2024-04-26T15:31:35.806+08:00 RID-b04b984f-fb0f-44d6-9ca7-780db24edb53 ERROR 34720 --- [nio-8443-exec-1] i.m.client.AbstractMilvusGrpcClient : LoadCollectionRequest collectionName:Entity_100000001_Multi_Vector_3cf4e5916b0549b7ab79d6c0b71be4ce RPC failed! Exception:{}
io.grpc.StatusRuntimeException: CANCELLED: Failed to read message.
at io.grpc.stub.ClientCalls.toStatusRuntimeException(ClientCalls.java:275) ~[grpc-stub-1.57.2.jar:1.57.2]
at io.grpc.stub.ClientCalls.getUnchecked(ClientCalls.java:256) ~[grpc-stub-1.57.2.jar:1.57.2]
at io.grpc.stub.ClientCalls.blockingUnaryCall(ClientCalls.java:169) ~[grpc-stub-1.57.2.jar:1.57.2]
at io.milvus.grpc.MilvusServiceGrpc$MilvusServiceBlockingStub.showCollections(MilvusServiceGrpc.java:4073) ~[milvus-sdk-java-2.4.0.jar:na]
at io.milvus.client.AbstractMilvusGrpcClient.waitForLoadingCollection(AbstractMilvusGrpcClient.java:94) ~[milvus-sdk-java-2.4.0.jar:na]
at io.milvus.client.AbstractMilvusGrpcClient.loadCollection(AbstractMilvusGrpcClient.java:565) ~[milvus-sdk-java-2.4.0.jar:na]
at io.milvus.client.MilvusServiceClient.lambda$loadCollection$8(MilvusServiceClient.java:454) ~[milvus-sdk-java-2.4.0.jar:na]
at io.milvus.client.MilvusServiceClient.retry(MilvusServiceClient.java:290) ~[milvus-sdk-java-2.4.0.jar:na]
at io.milvus.client.MilvusServiceClient.loadCollection(MilvusServiceClient.java:454) ~[milvus-sdk-java-2.4.0.jar:na]
at com.ot.ais.service.search.data.impl.MilvusDatabaseServiceImpl.loadCollection(MilvusDatabaseServiceImpl.java:250) ~[classes/:na]
at com.ot.ais.service.search.data.impl.MilvusDatabaseServiceImpl.createIndexesAndLoadCollection(MilvusDatabaseServiceImpl.java:151) ~[classes/:na]
at com.ot.ais.service.search.data.impl.MilvusDatabaseServiceImpl.createCollection(MilvusDatabaseServiceImpl.java:131) ~[classes/:na]
Environment
- milvus-sdk-java version: 2.4.0
- JDK version: 17
- Operating System: windows
Steps to Reproduce
- define method loadCollection:
public R<RpcStatus> loadCollection(String collectionName) {
return milvusServiceClient.loadCollection(
LoadCollectionParam.newBuilder()
.withCollectionName(collectionName)
.build()
);
}
- invoke loadCollection()
Expected Behavior
The collection should be loaded successfully without looping errors.
Additional Information
Hope someone can help me resolve this issue.
Additionally, I noticed that the MilvusServiceClient has a default retry mechanism for almost every database interaction with private int maxRetryTimes = 75. Why is the retry count set to 75? Is there any specific reason behind this number?
The retry machinery is consistent with the milvus python sdk which is as-designed: https://github.com/milvus-io/pymilvus/blob/1081c49fcc21039300fec22e7b19805be8f198f0/pymilvus/decorators.py#L42
The loadCollection() calls showCollection() to check loading progress. Seems the showCollection() failed in rpc.
"CANCELLED: Failed to read message" is a GRPC error, it indicates the connection is broken or closed.
Yeah, it seems like grpc connection has crashed.

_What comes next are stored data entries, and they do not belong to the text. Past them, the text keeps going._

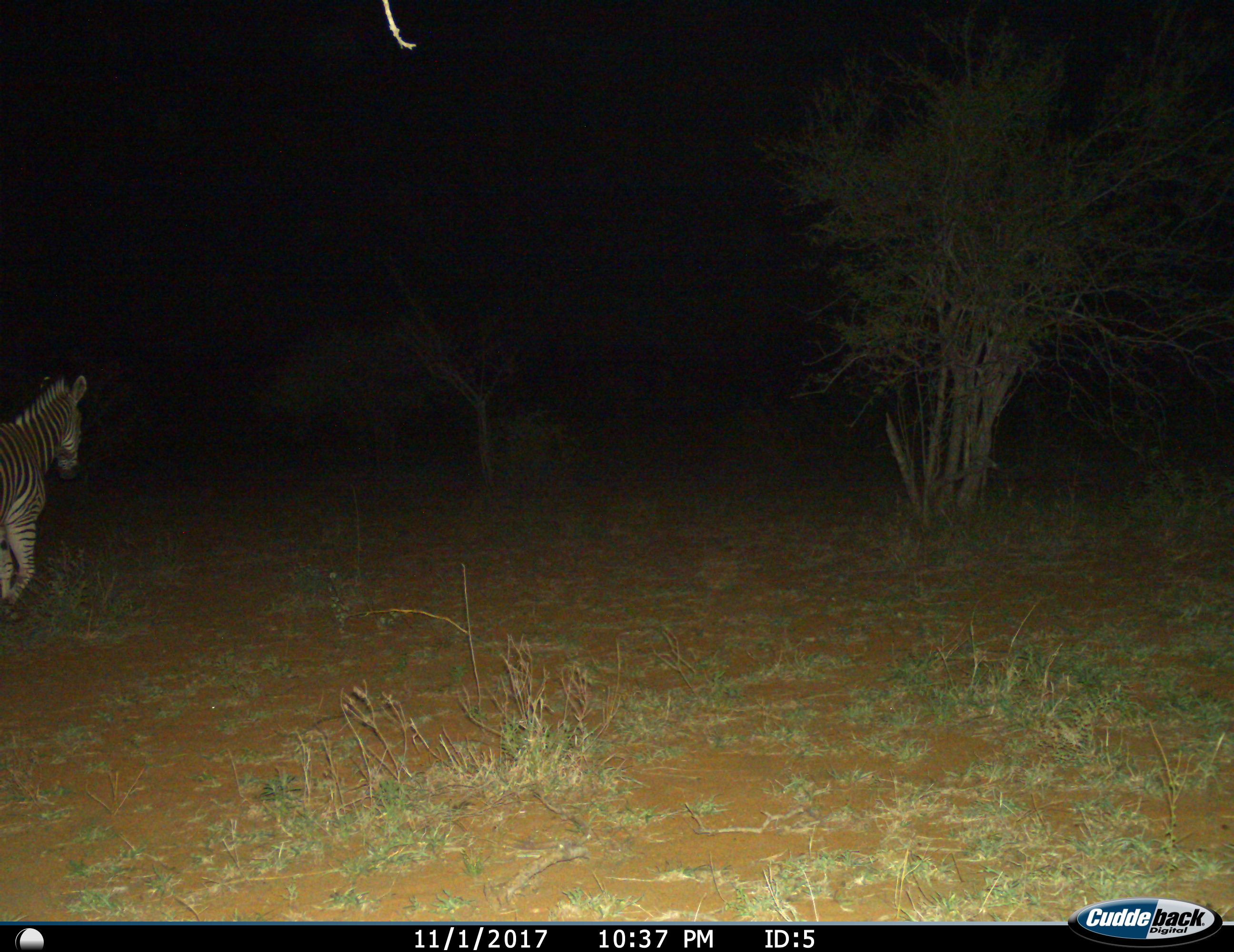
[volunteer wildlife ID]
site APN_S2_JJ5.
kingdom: Animalia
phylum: Chordata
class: Mammalia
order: Perissodactyla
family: Equidae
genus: Equus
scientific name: Equus quagga burchellii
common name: burchell's zebra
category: zebraburchells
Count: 1.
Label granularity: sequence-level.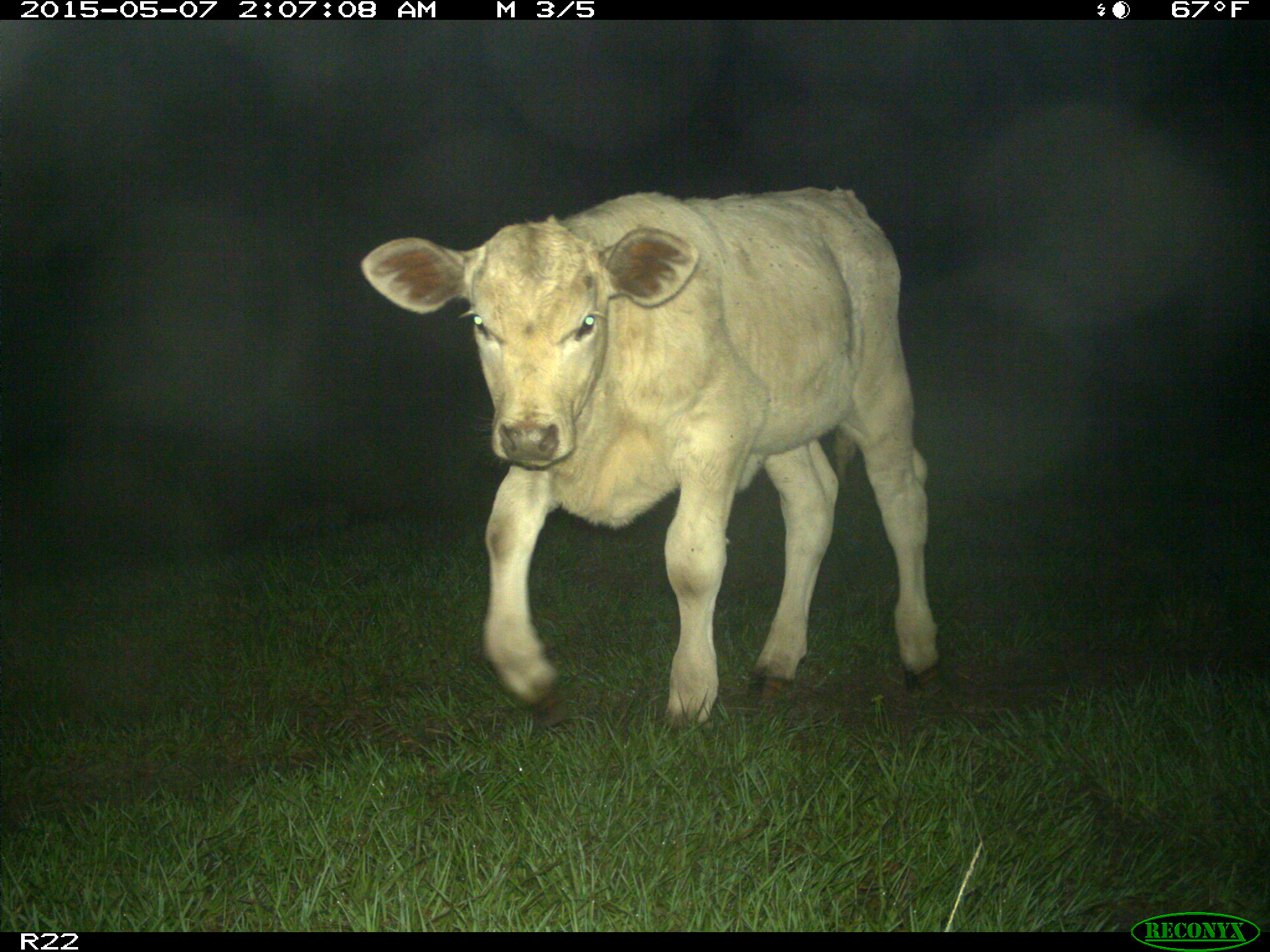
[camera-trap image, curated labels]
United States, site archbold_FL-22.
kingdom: Animalia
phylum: Chordata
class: Mammalia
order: Artiodactyla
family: Bovidae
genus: Bos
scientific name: Bos taurus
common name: domestic cow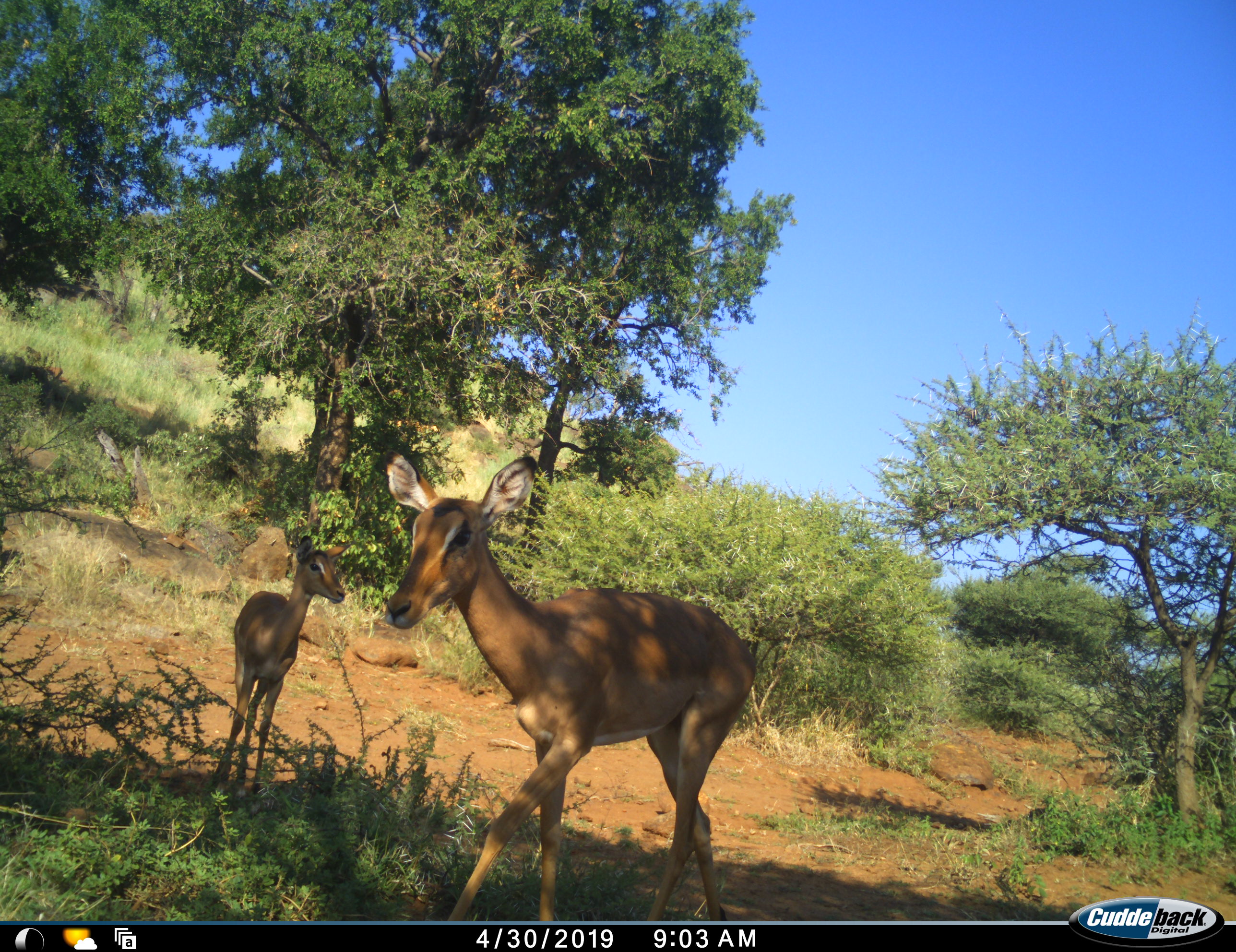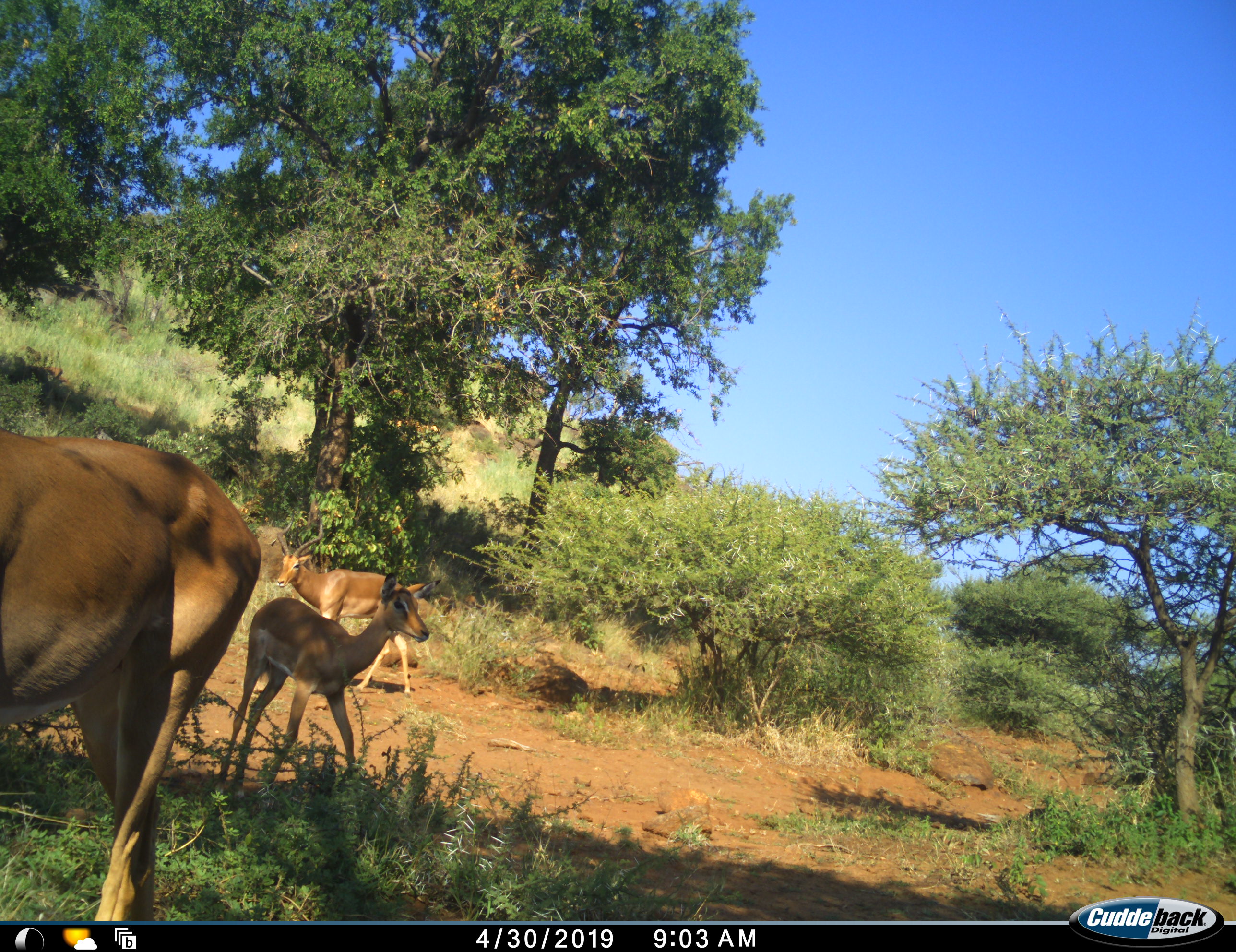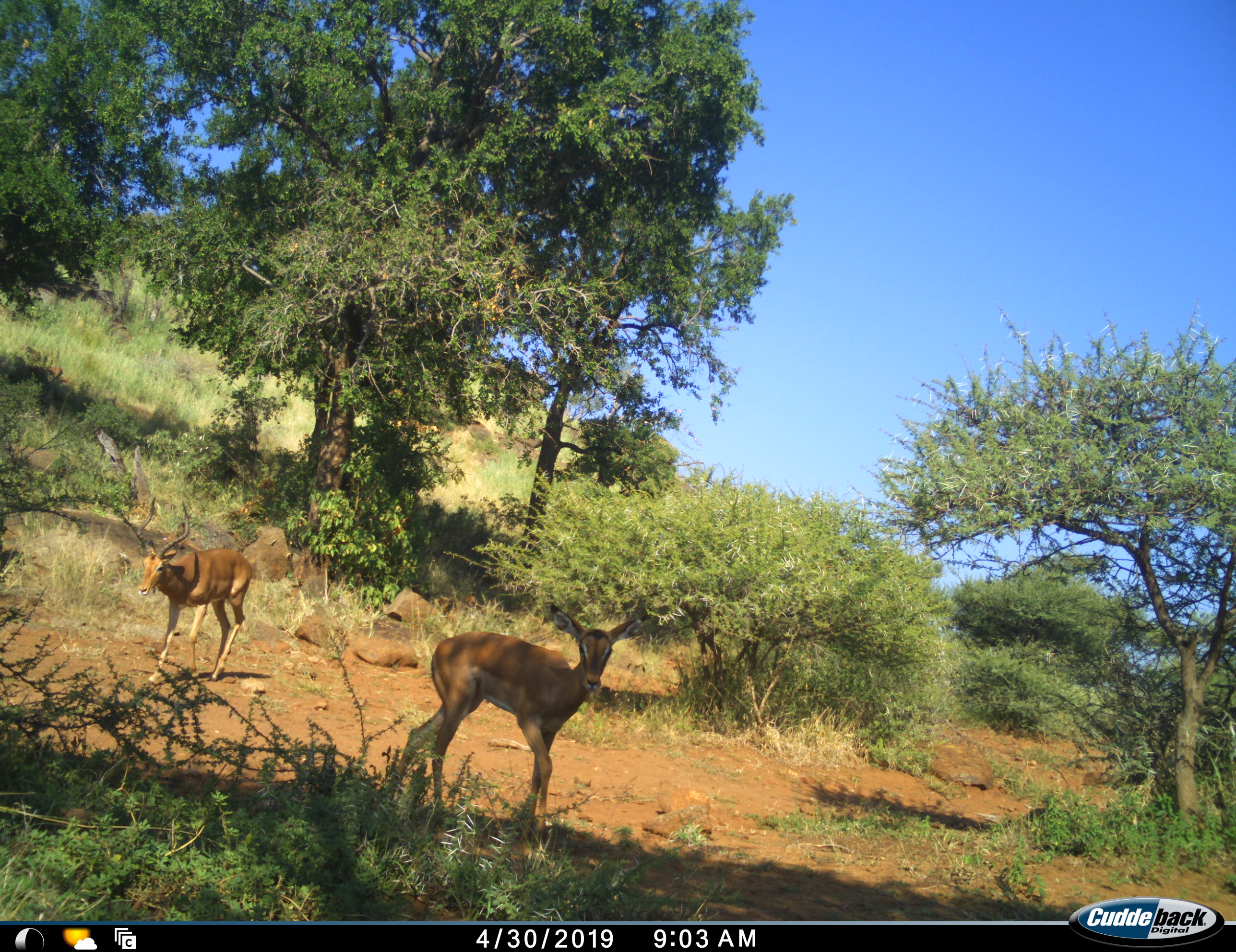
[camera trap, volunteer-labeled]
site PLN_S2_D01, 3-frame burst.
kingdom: Animalia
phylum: Chordata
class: Mammalia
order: Artiodactyla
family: Bovidae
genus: Aepyceros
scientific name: Aepyceros melampus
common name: impala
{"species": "impala (Aepyceros melampus)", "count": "3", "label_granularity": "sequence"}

I launched the Milvus standalone cluster in the local Ubuntu environment, the infra is as below:
I almost found the problem where is, cause my Milvus helm chart installs failed, and the query-node pod has not been found. I think maybe reinstalling the Milvus cluster can work normally. please help me confirm whether the cluster status is correct
The querycoord failed to initialize. Need the full log to know what the error is.